TEXTE À ANALYSER>
Rien de plus ennuyeux qu’un récit de voyage. Moins pire qu’une séance de diapos (ou un PowerPoint) « Mes vacances en Grèce »… Mais tout de même. Élisabeth Foch-Eyssette, voyageuse au long cours le sait bien, elle qui craint de devenir un « exploraseur ». Elle sait que seuls les mauvais souvenirs, les ratages, les désastres retiennent l’attention du public – la catastrophe fait tendre l’oreille, on sait cela depuis Homère. Ecuador de Henri Michaux est un chef-d’œuvre parce que c’est le grandiose récit d’un flop total. Les bons moments sont littérairement tièdes, on les garde pour soi, domaine privé – circulez, rien à voir! À moins que. À moins qu’on ait l’œil et un talent de plume. Qu’on ait cette sorte de regard photographique qui, lors d’une rencontre, d’un événement, d’une péripétie, sait en concentrer l’intérêt, le cocasse, le charme, la poésie dans une fulgurance, un raccourci qui nous fait dire: « tiens! », ce que Barthes en photographie appelait le punctum (« ce qui dans la photo me point »). Élisabeth Foch-Eyssette a ce talent. Et surtout, elle sait organiser, orchestrer ce talent, le mettre en scène à la manière de la grande poétesse japonaise Sei Shônagon dont elle admire les Notes de Chevet. L’admiration donne des ailes à l’inspiration, alors Élisabeth Foch-Eyssette « se prend à rêver qu’(elle) pourrait classer son livre avec gratitude dans les
                                          chose qui inspirent
                                          par-delà le temps et les frontières »
Cela donne cette suite de « choses qui… », florilège choisi de souvenirs de voyage au titre très taoïste où l’auteur jongle entre ses instincts nomades et sédentaires, entre joie de la rencontre et peine de la séparation, entre choses que l’on regrette et celles qui vous appartiennent pour toujours. Et comme l’auteur est aussi photographe, cela donne un double plaisir de lecture.
Mais laissons Elisabeth Foch-Eyssette donner son « idée » du voyage, car l’important n’est pas le voyage mais la manière dont on voyage (et l’on imagine bien qu’elle à l’extrême opposé du tourisme):
« Voyager, c’est:
confronter « son » monde au monde;
se découvrir tel qu’on est lorsqu’on n’est pas chez soi; faire usage de ses cinq sens, mêler saveurs et savoirs; être heureux d’arriver quelque part puis soulagé d’en partir – pourtant le lieu n’a pas changé;
tendre l’oreille à l’esprit des lieux: s’il vous dit de déguerpir, surtout ne pas le contredire;
accepter qu’on ne pourra jamais tout voir, tout connaître: on sera toujours incomplet d’un bonheur volé à une étape encore inconnue;
aller voir et laisser dire. »

CONSIGNE DE L'EXERCICE> Recopiez le passage du texte sur les récits de voyage en commençant par « Cela donne cette » et en continuant jusqu'à « plaisir de lecture. ». Le matériel qui suit ne joue aucun rôle dans ce travail.

DONNÉES FOURNIES>

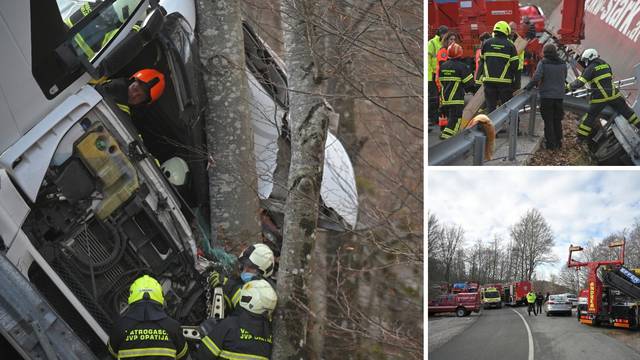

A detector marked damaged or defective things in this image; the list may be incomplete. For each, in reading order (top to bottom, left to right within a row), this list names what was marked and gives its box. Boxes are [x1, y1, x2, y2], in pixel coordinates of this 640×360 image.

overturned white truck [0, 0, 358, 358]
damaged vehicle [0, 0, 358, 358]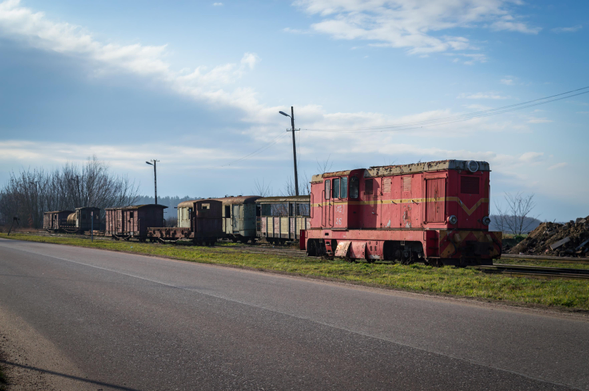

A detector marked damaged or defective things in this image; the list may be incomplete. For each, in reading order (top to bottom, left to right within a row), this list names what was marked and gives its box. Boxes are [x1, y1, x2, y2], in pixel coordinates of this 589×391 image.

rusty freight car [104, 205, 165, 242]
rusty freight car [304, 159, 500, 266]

* * *

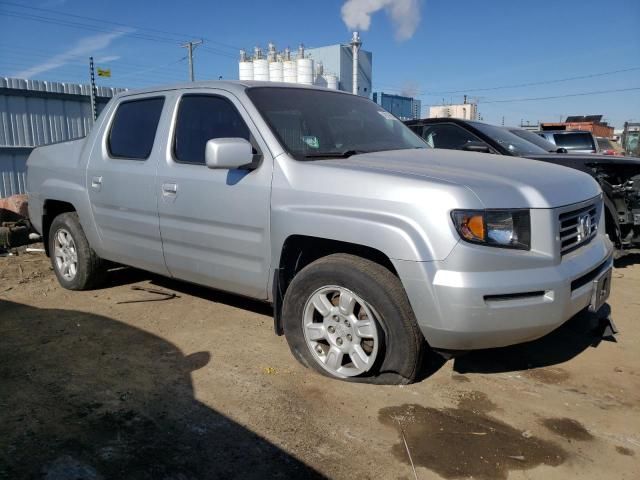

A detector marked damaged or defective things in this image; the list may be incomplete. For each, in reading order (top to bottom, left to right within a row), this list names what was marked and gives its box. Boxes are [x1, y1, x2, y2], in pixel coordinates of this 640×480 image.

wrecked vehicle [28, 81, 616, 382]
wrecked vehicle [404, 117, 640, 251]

==

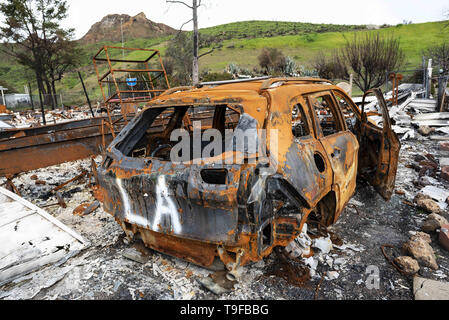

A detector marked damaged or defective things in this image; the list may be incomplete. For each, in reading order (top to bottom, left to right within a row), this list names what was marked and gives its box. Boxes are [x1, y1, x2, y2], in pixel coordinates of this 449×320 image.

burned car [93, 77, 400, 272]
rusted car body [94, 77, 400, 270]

RÉPONSE FINALE>
Cela donne cette suite de « choses qui… », florilège choisi de souvenirs de voyage au titre très taoïste où l’auteur jongle entre ses instincts nomades et sédentaires, entre joie de la rencontre et peine de la séparation, entre choses que l’on regrette et celles qui vous appartiennent pour toujours. Et comme l’auteur est aussi photographe, cela donne un double plaisir de lecture.